Saved entries
▼▼▼

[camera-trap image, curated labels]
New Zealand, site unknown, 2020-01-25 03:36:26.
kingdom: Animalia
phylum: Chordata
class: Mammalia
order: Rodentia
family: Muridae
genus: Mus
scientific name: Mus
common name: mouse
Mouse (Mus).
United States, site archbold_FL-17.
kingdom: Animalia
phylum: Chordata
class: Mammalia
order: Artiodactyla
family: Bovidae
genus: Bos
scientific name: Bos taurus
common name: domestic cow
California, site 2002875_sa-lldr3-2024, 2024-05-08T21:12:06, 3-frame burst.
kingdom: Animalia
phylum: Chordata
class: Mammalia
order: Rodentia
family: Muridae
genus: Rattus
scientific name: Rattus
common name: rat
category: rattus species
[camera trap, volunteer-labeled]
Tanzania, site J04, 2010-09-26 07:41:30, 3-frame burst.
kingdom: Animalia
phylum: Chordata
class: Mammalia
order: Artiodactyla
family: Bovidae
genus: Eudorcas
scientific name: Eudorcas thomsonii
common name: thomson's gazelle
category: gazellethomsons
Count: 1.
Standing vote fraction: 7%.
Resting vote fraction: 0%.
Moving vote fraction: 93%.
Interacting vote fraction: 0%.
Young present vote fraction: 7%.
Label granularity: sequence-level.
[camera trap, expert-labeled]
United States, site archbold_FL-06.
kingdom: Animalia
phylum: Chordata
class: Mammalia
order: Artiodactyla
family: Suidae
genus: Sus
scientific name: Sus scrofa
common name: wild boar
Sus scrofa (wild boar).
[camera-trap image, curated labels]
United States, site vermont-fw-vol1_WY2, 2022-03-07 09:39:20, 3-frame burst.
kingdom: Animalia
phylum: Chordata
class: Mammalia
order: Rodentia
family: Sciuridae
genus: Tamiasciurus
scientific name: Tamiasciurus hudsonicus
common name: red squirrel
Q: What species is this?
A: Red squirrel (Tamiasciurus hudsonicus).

▲▲▲

* TRY IT
All lines from the one that holds "scientific name: Tamiasciurus hudsonicus" through the end of the records are to be returned exactly, including both boundary lines, and no others.

* RESPONSE BELOW
scientific name: Tamiasciurus hudsonicus
common name: red squirrel
Q: What species is this?
A: Red squirrel (Tamiasciurus hudsonicus).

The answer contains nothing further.